• Your goal:
Locate the word "google" in the entries below, then gather every line that holds it.

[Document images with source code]
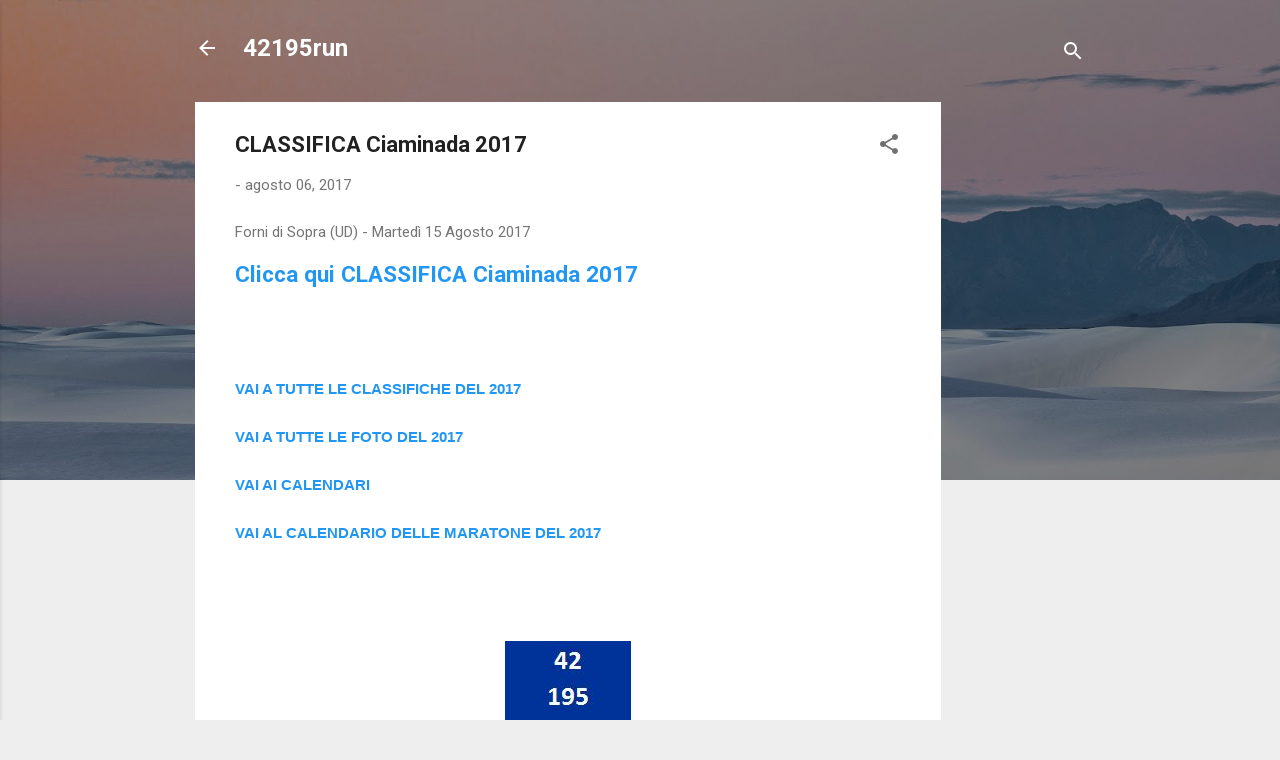

--- FILE ---
content_type: text/html; charset=utf-8
request_url: https://www.google.com/recaptcha/api2/aframe
body_size: 248
content:
<!DOCTYPE HTML><html><head><meta http-equiv="content-type" content="text/html; charset=UTF-8"></head><body><script nonce="Em4Xosti1w2ZFW_SNiA5Ug">/** Anti-fraud and anti-abuse applications only. See google.com/recaptcha */ try{var clients={'sodar':'https://pagead2.googlesyndication.com/pagead/sodar?'};window.addEventListener("message",function(a){try{if(a.source===window.parent){var b=JSON.parse(a.data);var c=clients[b['id']];if(c){var d=document.createElement('img');d.src=c+b['params']+'&rc='+(localStorage.getItem("rc::a")?sessionStorage.getItem("rc::b"):"");window.document.body.appendChild(d);sessionStorage.setItem("rc::e",parseInt(sessionStorage.getItem("rc::e")||0)+1);localStorage.setItem("rc::h",'1769034411730');}}}catch(b){}});window.parent.postMessage("_grecaptcha_ready", "*");}catch(b){}</script></body></html>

• Task output:
request_url: https://www.google.com/recaptcha/api2/aframe
<!DOCTYPE HTML><html><head><meta http-equiv="content-type" content="text/html; charset=UTF-8"></head><body><script nonce="Em4Xosti1w2ZFW_SNiA5Ug">/** Anti-fraud and anti-abuse applications only. See google.com/recaptcha */ try{var clients={'sodar':'https://pagead2.googlesyndication.com/pagead/sodar?'};window.addEventListener("message",function(a){try{if(a.source===window.parent){var b=JSON.parse(a.data);var c=clients[b['id']];if(c){var d=document.createElement('img');d.src=c+b['params']+'&rc='+(localStorage.getItem("rc::a")?sessionStorage.getItem("rc::b"):"");window.document.body.appendChild(d);sessionStorage.setItem("rc::e",parseInt(sessionStorage.getItem("rc::e")||0)+1);localStorage.setItem("rc::h",'1769034411730');}}}catch(b){}});window.parent.postMessage("_grecaptcha_ready", "*");}catch(b){}</script></body></html>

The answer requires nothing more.